Edward Parker and Michael Vermeer want a contest!
NIST [U.S. National Institute for Standards and Technology] and others in the cryptography community are carefully analyzing several PQC [post-quantum cryptography] algorithms to try to catch any potential vulnerabilities. But it’s almost impossible to mathematically prove the security of most cryptography algorithms. In practice, the strongest evidence for an algorithm’s security is simply that many experts have tried and failed to break it. The more people try to attack the new PQC algorithms and fail, the more likely it is that they are secure.

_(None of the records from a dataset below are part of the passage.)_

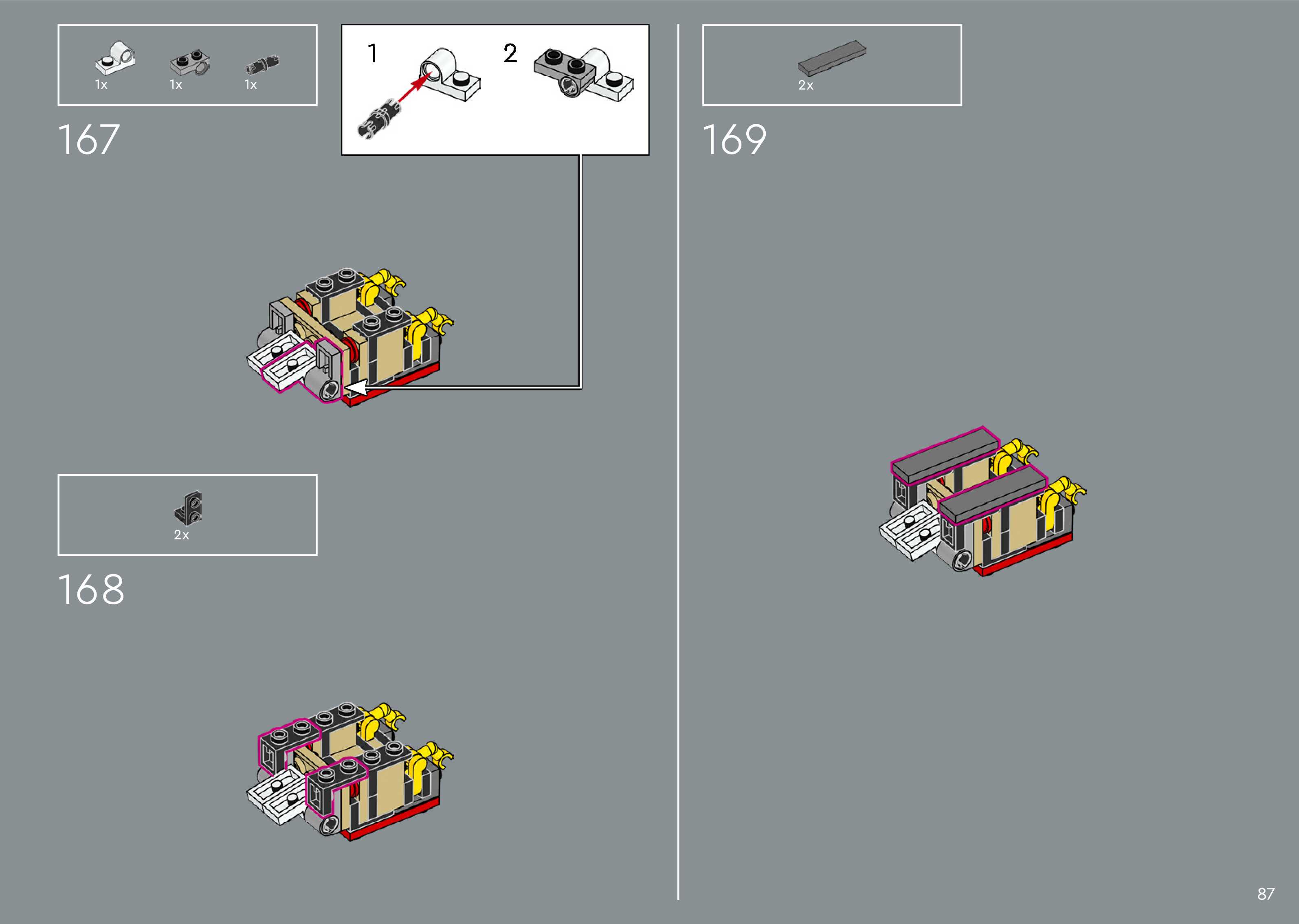 1x 1x 1x

167

1

2

2x

168

2x

169

87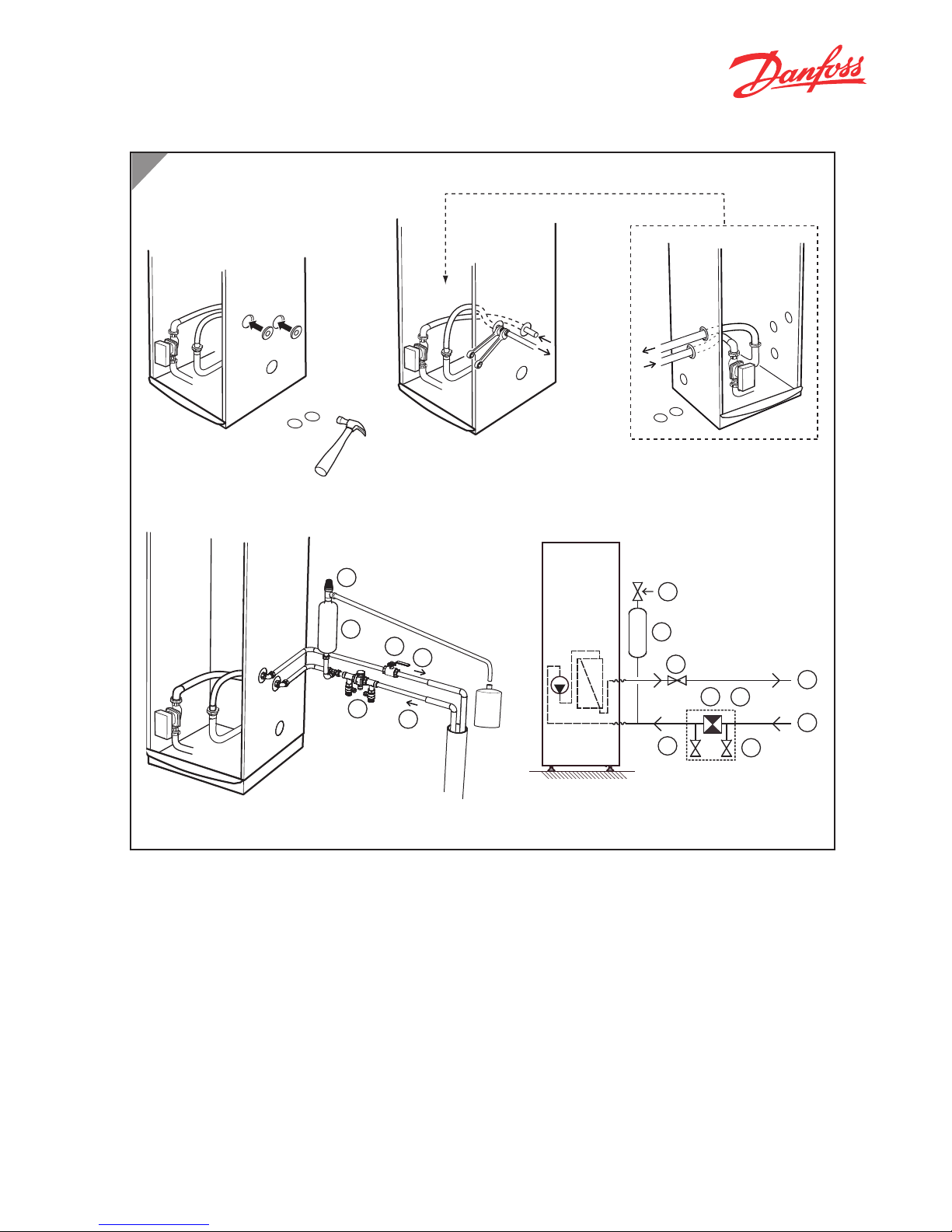 Danfoss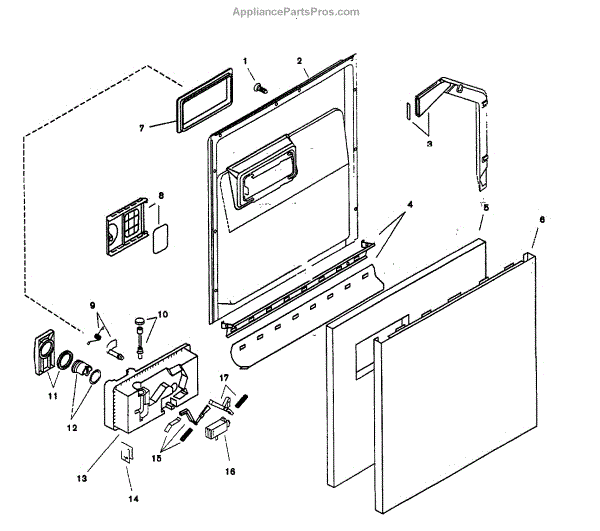 AppliancePartsPros.com

1
2
7
3
8
4
5
6
9
10
11
12
17
13
15
16
14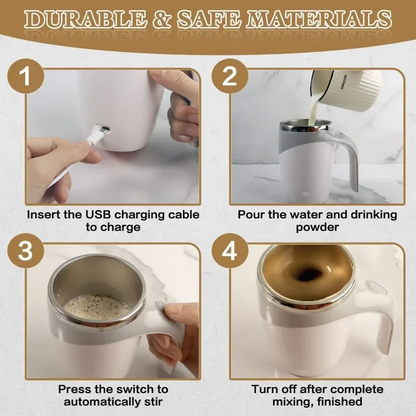 DURABLE & SAFE MATERIALS

1

Insert the USB charging cable to charge

2

Pour the water and drinking powder

3

Press the switch to automatically stir

4

Turn off after complete mixing, finished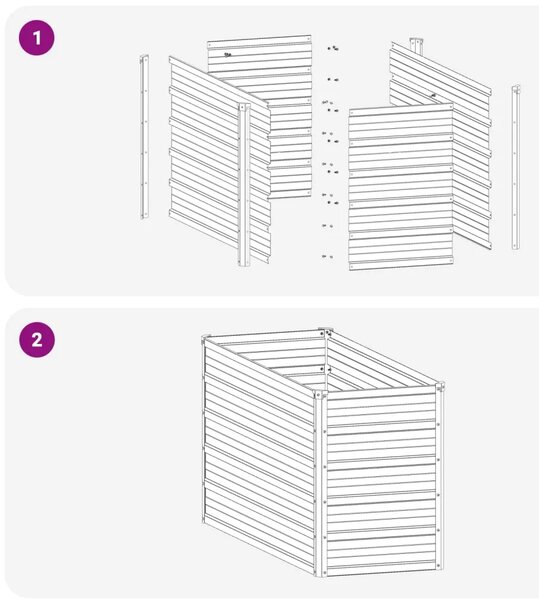 1

2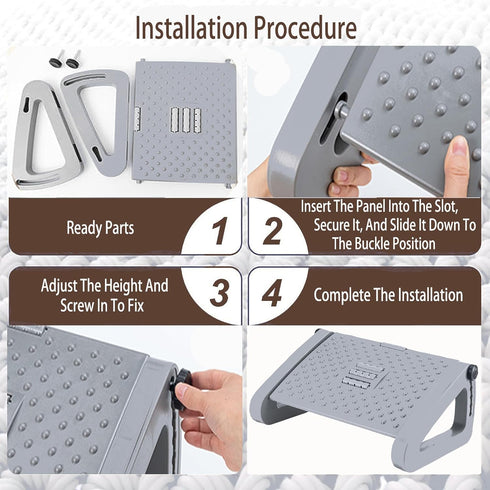 Installation Procedure

Ready Parts

1

2

Insert The Panel Into The Slot, Secure It, And Slide It Down To The Buckle Position

Adjust The Height And Screw In To Fix

3

4

Complete The Installation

One possible option for further crowdsourcing the analysis of NIST’s final candidate PQC algorithms would be a contest in which the general public is invited to try to break them. As hundreds of companies that offer public bug bounties have discovered, crowdsourced penetration testing can be a very useful tool for improving cybersecurity. The U.S. Departments of Homeland Security and Defense have also recently experimented with offering bug bounties to anyone who discovers cyber vulnerabilities in the departments’ systems. A public contest certainly can’t replace a mathematical security analysis, but it could be a useful complement that provides additional evidence of the algorithms’ security. [Lawfare]
Parker and Vermeer address and repudiate the usual objections to such a contest, and I tend to agree – let “the public,” a necessarily self-selecting group of mathematicians, both professional and amateurs, have a go at it. Both cash and notoriety will accrue to anyone who actually finds a weakness in any of the algorithms.
And may result in the development of new mathematical techniques and tools. Win-win?